Among the limiting factors that will prevent full realization of the benefits of health reform, one is most pressing: the deficit of primary care providers (PCPs).

A comment in the April 21st 2010 Journal of the American Medical Association lays out the facts about the primary care shortage with several data points:

1. There are 900 million visits to physicians each year in the U.S. 50% of these go to 200,000 physicians who call themselves primary care clinicians.
2. Most of these visits deal with the super-sized conditions of diabetes, hypertension and obesity, along with infections and general exams.
3. Specialists see a growing number of patients with arthritis, epilepsy, depression, and other chronic conditions.
4. The salary differential between PCPs and specialists is huge: the average internist earns about $186,000; the average dermatologist brings home an annual paycheck of $297,000. The chart on the left illustrates the large pay gaps between PCPs and specialties.

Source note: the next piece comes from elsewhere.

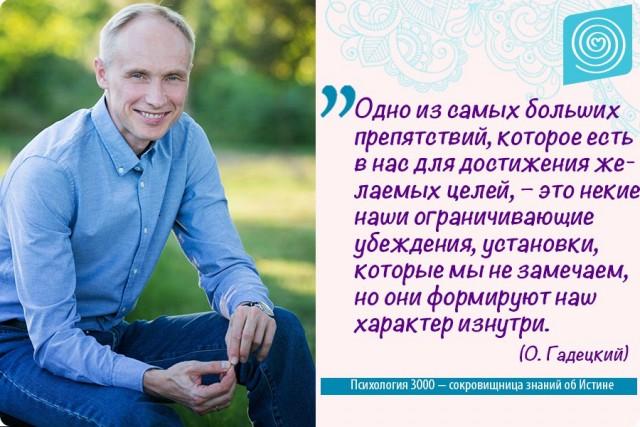 kak-nachat-menyat-svoyu-zhizn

No wonder, then, that in 2010, only 55% of 4,999 residency posts in internal medicine were U.S. med school graduates. 90% of specialty posts in brain surgery, orthopedic surgery, and dermatology were given to U.S. med school grads.

The Association of American Medical Colleges’ Center for Workforce Studies calculates a shortage of 46,000 primary care physicians and 41,000 general surgeons — even with the recruitment of international medical graduates.

The authors of the JAMA commentary lament: “Despite efforts to highlight the potential clinical and professional contributions of primary care physicians, interest int his path remains extraordinarily low among graduates of U.S. medical schools.”

Health Populi’s Hot Points: If this status quo continues, then primary care will become a boutique retail health service for those who can afford to pay a premium for it. In addition to this being an ironic kind of outcome, it’s also very harmful to the basic public health of the U.S. And with some 30 million people in the U.S. being added to the covered insured, the practical question is: will they be able to access a PCP?

So how to make primary care attractive to medical students and bring sexy back to being a PCP? It’s about money, sure — closing the gap between the Botoxers and the Brain Surgeons vs. the Marcus Welby’s.

But it’s also going to mean paying PCPs based on the huge value they bring to the health system, one patient at a time: preventing errors, being a rational allocater of expensive health resources (like hospital admissions, MRI scans and unnecessary surgical procedures), and finally, rewarding doctors for keeping people well.

“…The role of the primary care physician [must be] redefined in a powerful way,” the authors say.

Let’s not confuse coverage with access. It’s going to take more than a 10% bump up in Medicare reimbursement to bring sexy back to primary care.